Over the past four years, teen driving-related fatalities have improved in Connecticut, even more than in other states. After seven deaths in 2007, that amount dropped to one in 2011. Nationally, as other states have enacted similar measures, the drop has been 26 percent; in Connecticut, it was 34 percent.
Added to the new laws is increased awareness through the DMV’s teen safe driving video contest. Already, five teens across the state are creating a campaign for 2013. About this and the new laws, Connecticut DMV Commissioner Melody Currey stated to the press: “I think these laws continue to show Connecticut’s forward-looking approaches to positive results in protecting the youngest and most inexperienced of our drivers.”
Regardless of who is on the road, August is considered the most dangerous month for drivers. Connecticut’s laws, however, are hardly unique. 15 other states and Washington, D.C. prevent teens from driving with a peer, while other states prohibit having more than one other passenger in the car. South Carolina and Idaho go even farther with their restrictions. South Carolina bans teen drivers on the road after 6 p.m. in winter and 8 p.m. in summer. Idaho has a sundown to sunup ban on teen driving. New Jersey, as well, has been striving for red car decals to make identifying teen drivers easier.
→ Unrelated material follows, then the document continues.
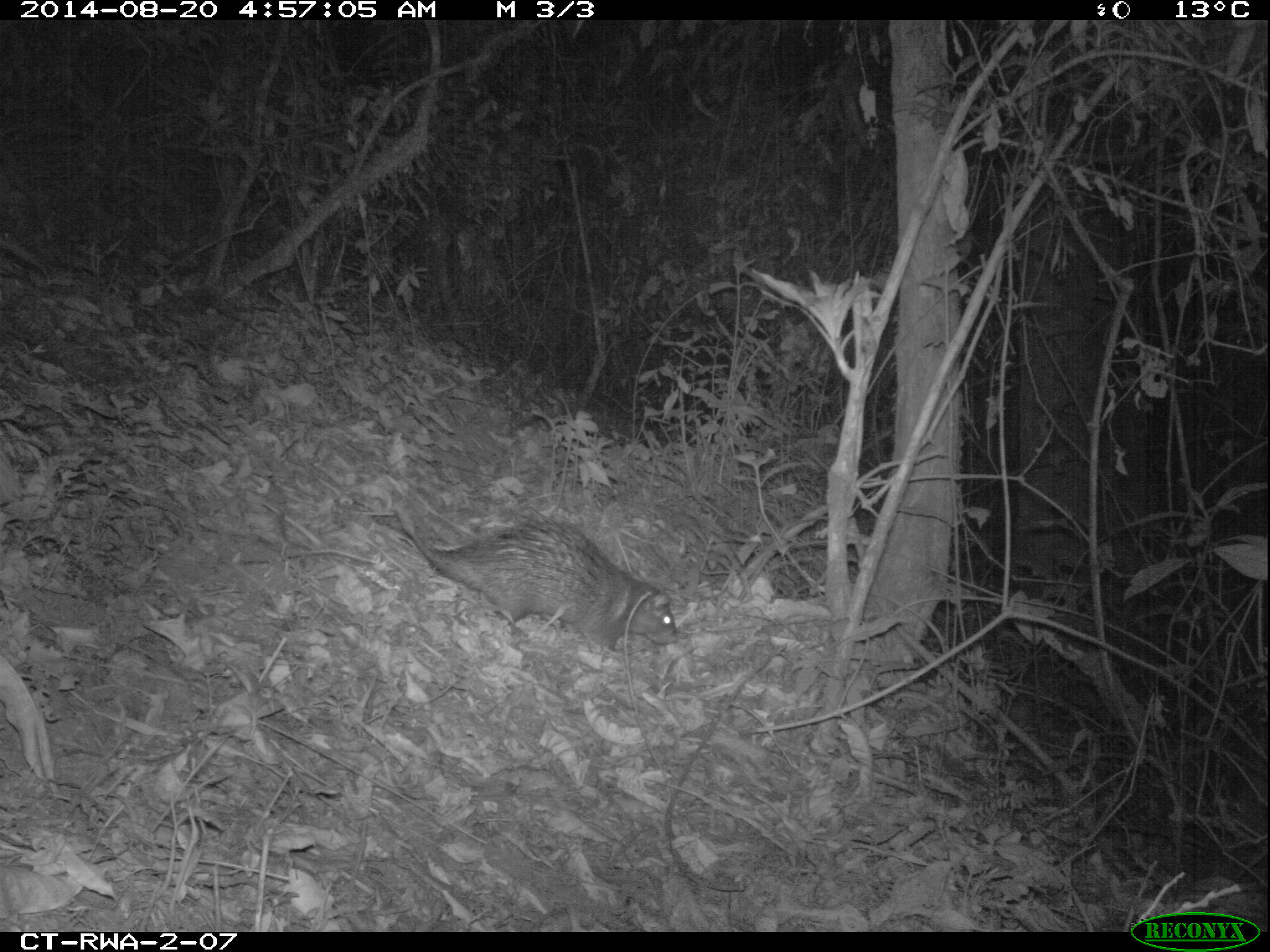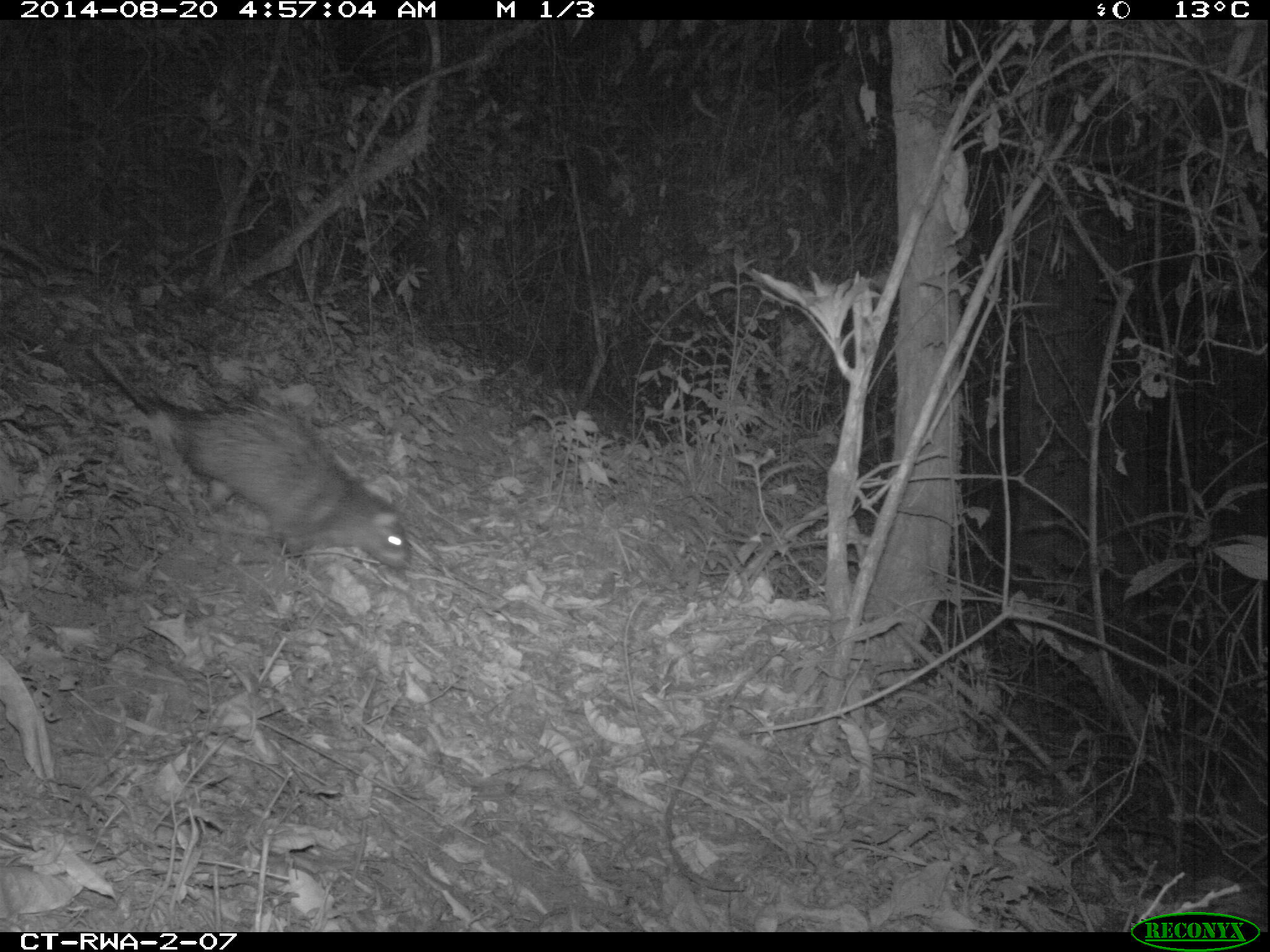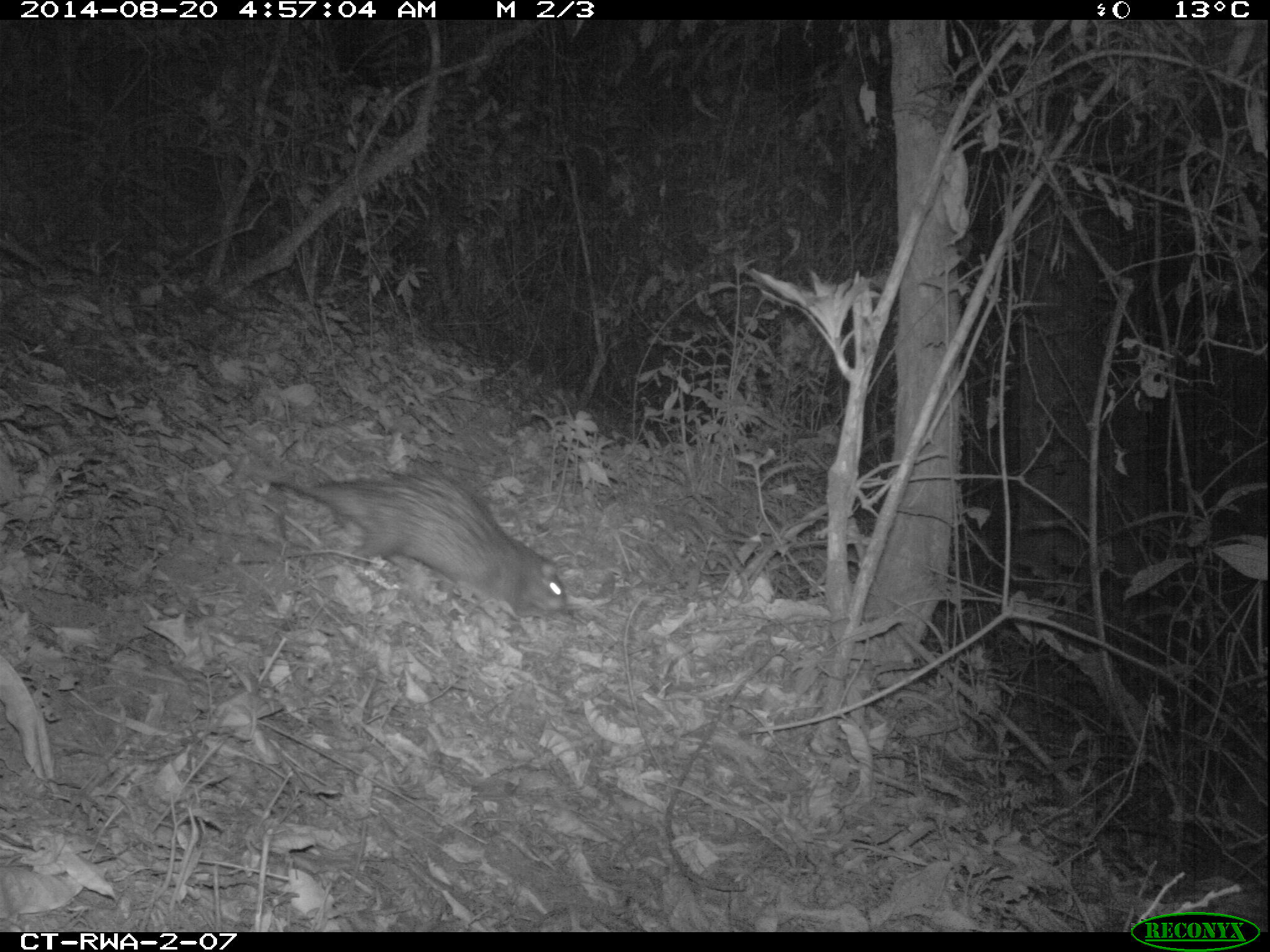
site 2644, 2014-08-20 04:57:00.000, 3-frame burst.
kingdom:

As the New York Times points out, such laws have a basis extending beyond proliferation of accidents in recent years. Studies indicate that teens overshoot their driving abilities and do not fully consider the hazards of the road. Teens, as well, do not have the multitasking abilities of adults. As a result, talking on cellphones is a greater hazard when a teen is behind the wheel. As far as passengers are concerned, risks of a crash increase by 44 percent with one passenger and increase four times with three or more passengers.